Re: Parsing < and <

Joe English (joe@trystero.art.com)
Thu, 20 Apr 95 21:13:34 EDT

Luke <ylu@ccwf.cc.utexas.edu> wrote:

> Please tell me which part of the spec states the _exact_ difference between
> named reference and numeric reference. Section 13. of the current spec
> (http://www.ics.uci.edu/pub/ietf/html/draft-ietf-html-spec-03.txt)
> Character Entity Sets, esp. 13.1 Numeric and Special Graphic Entity Set is
> not clear for this question...

[...]

> My question has nothing to do with the HTML DTD (grep the DTD you'll find
> no &#60; or &lt;). It seems to be more like a SGML question. Which
> behavior is conforming? or is it undefined? Tell me, SGML gurus...

Yep, it's an SGML question.

Clause 9.5 "Character Reference" lines 10-13, (Goldfarb p. 357) states:

(The) replacement character (of a numeric character reference)
is treated as though it were entered directly except that
*the replacement for a numeric character reference is always
treated as data* in the context in which the replacement occurs.

[Parenthetical comments and emphasis mine.]
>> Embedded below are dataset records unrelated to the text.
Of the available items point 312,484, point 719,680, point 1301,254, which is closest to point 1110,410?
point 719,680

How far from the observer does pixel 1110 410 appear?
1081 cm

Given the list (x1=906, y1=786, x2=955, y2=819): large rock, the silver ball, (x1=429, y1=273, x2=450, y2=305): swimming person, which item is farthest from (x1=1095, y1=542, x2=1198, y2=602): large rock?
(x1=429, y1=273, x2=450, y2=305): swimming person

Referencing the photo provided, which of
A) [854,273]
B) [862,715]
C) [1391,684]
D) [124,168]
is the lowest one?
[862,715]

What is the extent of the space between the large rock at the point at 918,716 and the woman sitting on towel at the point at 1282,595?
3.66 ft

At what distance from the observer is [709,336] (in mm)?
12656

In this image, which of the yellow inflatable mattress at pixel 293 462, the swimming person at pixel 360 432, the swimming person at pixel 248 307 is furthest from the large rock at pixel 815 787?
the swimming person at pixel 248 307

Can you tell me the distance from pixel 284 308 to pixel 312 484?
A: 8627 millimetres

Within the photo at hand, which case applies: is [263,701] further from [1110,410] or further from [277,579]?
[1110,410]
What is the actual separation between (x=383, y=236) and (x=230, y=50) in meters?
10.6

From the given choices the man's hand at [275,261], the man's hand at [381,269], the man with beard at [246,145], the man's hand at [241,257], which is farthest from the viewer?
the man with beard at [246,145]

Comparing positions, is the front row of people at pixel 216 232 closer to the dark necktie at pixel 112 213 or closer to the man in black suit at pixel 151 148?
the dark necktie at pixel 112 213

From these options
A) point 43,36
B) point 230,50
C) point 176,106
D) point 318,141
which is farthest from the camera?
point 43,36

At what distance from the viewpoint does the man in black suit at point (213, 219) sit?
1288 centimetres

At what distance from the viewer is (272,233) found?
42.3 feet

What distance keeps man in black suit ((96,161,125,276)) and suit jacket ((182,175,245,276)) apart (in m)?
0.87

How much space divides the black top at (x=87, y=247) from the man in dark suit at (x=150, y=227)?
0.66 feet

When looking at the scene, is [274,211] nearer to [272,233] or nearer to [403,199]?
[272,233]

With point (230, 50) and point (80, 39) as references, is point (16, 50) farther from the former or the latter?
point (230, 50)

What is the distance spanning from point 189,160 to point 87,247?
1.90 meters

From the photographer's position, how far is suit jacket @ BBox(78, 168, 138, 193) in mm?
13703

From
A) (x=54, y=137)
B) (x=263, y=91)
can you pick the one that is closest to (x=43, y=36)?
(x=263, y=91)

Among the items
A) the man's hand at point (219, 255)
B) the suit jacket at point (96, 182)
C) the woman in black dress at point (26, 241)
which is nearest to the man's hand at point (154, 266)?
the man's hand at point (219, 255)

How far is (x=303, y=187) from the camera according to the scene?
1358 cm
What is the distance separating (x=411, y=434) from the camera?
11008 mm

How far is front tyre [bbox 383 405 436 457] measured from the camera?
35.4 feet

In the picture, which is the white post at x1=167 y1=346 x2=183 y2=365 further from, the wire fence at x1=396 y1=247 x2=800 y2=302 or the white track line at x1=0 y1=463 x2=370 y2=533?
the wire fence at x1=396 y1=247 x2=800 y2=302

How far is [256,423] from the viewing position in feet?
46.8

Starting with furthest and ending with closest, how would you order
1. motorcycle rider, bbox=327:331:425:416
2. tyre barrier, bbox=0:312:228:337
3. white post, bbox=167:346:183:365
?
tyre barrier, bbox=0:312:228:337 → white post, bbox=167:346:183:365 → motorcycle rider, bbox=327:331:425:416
The precise difference between character references and general
(or "named") entity references can be subtle, since it depends
on how the entity text was declared, but in this case 'lt'
and 'gt' are CDATA data entities so they are also always treated as
data.

So, in HTML document content, "&lt;foo&gt;" should be identical to
"&#60;foo&#62;".

I don't have a copy of Netscape 1.1b3 handy, but Netscape 1.0N,
Lynx 2.3 BETA, and NCSA Mosaic for X version 2.4 all do the right thing.

--Joe English

joe@trystero.art.com

[

As an aside, note that if you have:

<!ENTITY lt CDATA "<">
<!ENTITY gt CDATA ">">

<!ENTITY e1 "&lt;foo&gt;">
<!ENTITY e2 "&#60;foo&#62;">

then &e1; and &e2; are *not* identical -- since the &#60; and &#62;
character references are expanded when 'e2' is declared, &e2; will
be parsed as a start-tag, while &e1; will be parsed as data.
I recently got bit by this.

]